O lenço preto, de Sara Monteiro


O lenço preto

A seguir, era a sua vez de apresentar um conto no encontro de micronarrativas. Na véspera lembrara-se de que se esquecera de magicar uma história e agora não tinha nada para ler. Ainda olhara para o lenço preto insistentemente mas escrevera já tantas vezes sobre ele que estava farta. Ela era rápida, havia de encontrar alguma coisa.
O tempo passou, a pessoa que lia estava a acabar. Nada lhe ocorrera, entretanto. Nada! Começou a suar frio. O escritor terminara. Bateram palmas. Olharam-na. Engoliu em seco e levantou-se. Calor e frio invadiam-na, as pernas tremiam-lhe, queria fugir. Retirou do pescoço o lenço que a incomodava com um gesto tão brusco que este lhe escapou da mão e um corvo voou no espaço por cima das cabeças dos presentes.

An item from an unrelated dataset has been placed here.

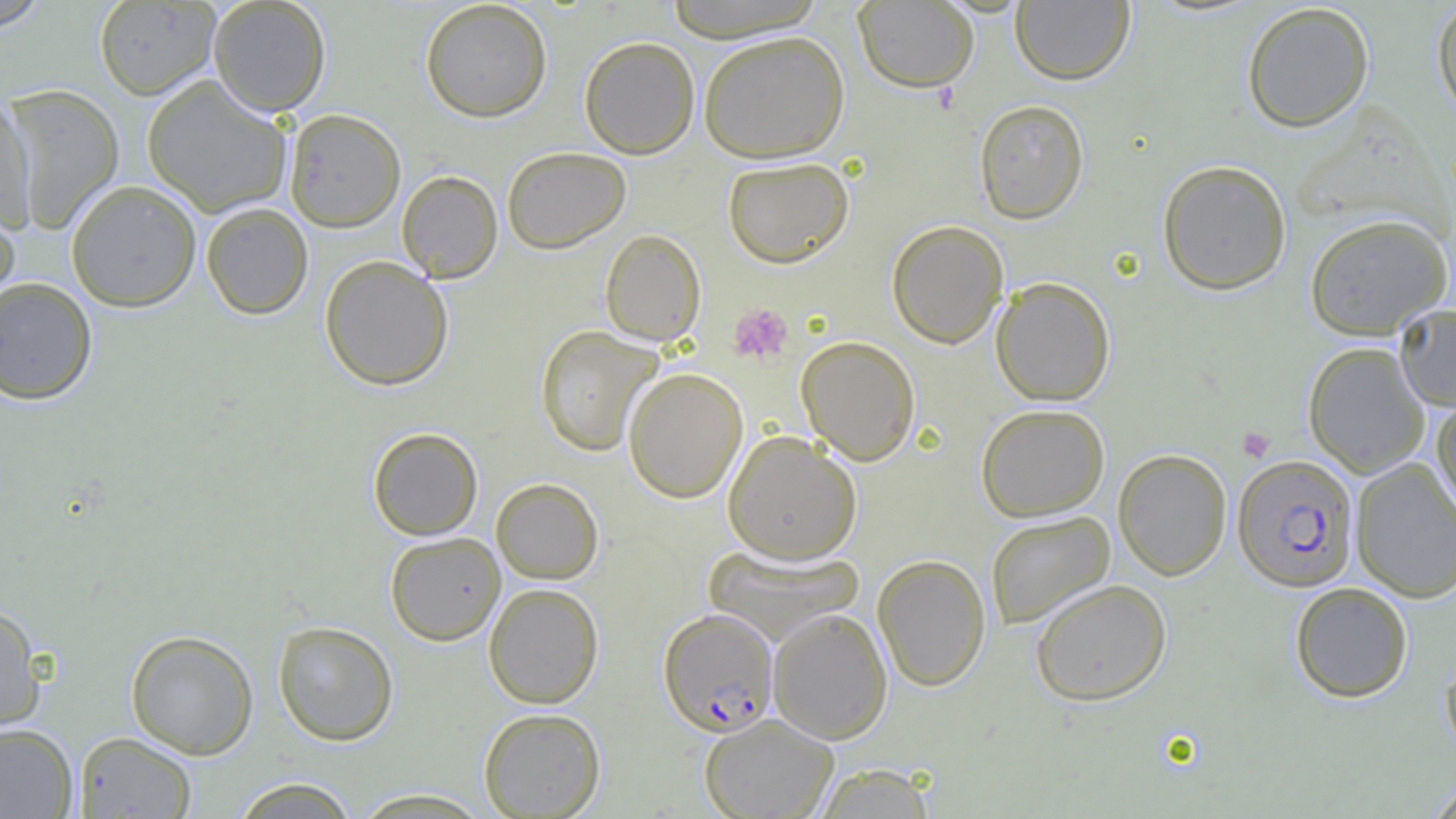
Approximate bounding boxes as (x1, y1, x2, y2) in pixels. Platelet locations: (727, 302, 793, 365), (1238, 426, 1275, 462). Plasmodium falciparum-infected red blood cell locations: (1232, 455, 1359, 592), (658, 608, 779, 737). Uninfected red blood cell locations: (0, 0, 55, 34), (208, 0, 331, 116), (419, 0, 553, 122), (663, 0, 828, 42), (853, 0, 979, 92), (1010, 0, 1135, 85), (93, 1, 222, 100), (1431, 1, 1456, 122), (1241, 2, 1375, 132), (698, 30, 850, 162), (579, 36, 700, 159), (142, 75, 292, 217), (3, 82, 125, 235), (0, 91, 37, 230), (973, 98, 1089, 224), (284, 108, 406, 232), (502, 146, 631, 253), (722, 157, 853, 268), (1157, 159, 1292, 295), (397, 170, 503, 283), (65, 180, 202, 312), (0, 198, 21, 318), (201, 202, 314, 320), (1303, 213, 1454, 340), (886, 220, 1008, 349), (600, 229, 706, 346), (319, 255, 454, 390), (990, 276, 1116, 406), (0, 277, 98, 405), (1395, 305, 1456, 411), (534, 325, 663, 456), (796, 335, 920, 465), (1303, 341, 1430, 478), (623, 367, 748, 503), (1432, 394, 1456, 525), (975, 403, 1110, 522), (368, 427, 483, 540), (723, 431, 862, 564), (1113, 448, 1232, 581), (1351, 458, 1456, 604), (491, 477, 604, 584), (985, 511, 1115, 629), (384, 532, 506, 646), (702, 546, 864, 643), (872, 554, 991, 692), (1030, 579, 1172, 705), (1289, 582, 1414, 703), (484, 583, 604, 709), (0, 601, 46, 733), (768, 608, 893, 744), (272, 620, 399, 745), (125, 629, 260, 760), (1439, 648, 1456, 761), (478, 707, 606, 818), (699, 713, 839, 819), (0, 723, 78, 818), (73, 731, 197, 818), (812, 763, 936, 818), (230, 776, 362, 818), (1424, 776, 1456, 818), (347, 787, 497, 818). Slide-level diagnosis: Plasmodium falciparum. Thin blood film. Captured at 1000x magnification. Image is 1456×819 pixels. Optical microscopy. Single field of view.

Voltou e poisou no seu braço. Sacudiu-o, horrorizada; uma nuvem preta subiu, subiu e espalhou-se: chuva, relâmpagos, trovões desabaram sobre a sala. As pessoas corriam e gritavam, tentando proteger-se.
Olhou os estragos provocados e o rosto estupefacto dos convidados. Agora sim, queria fugir! Salva-me! sussurrou. E a nuvem deslizou, sedosa, para a sua mão, abriu um buraco no chão, um saco preto fundo para onde ela saltou, desaparecendo sem dar explicações.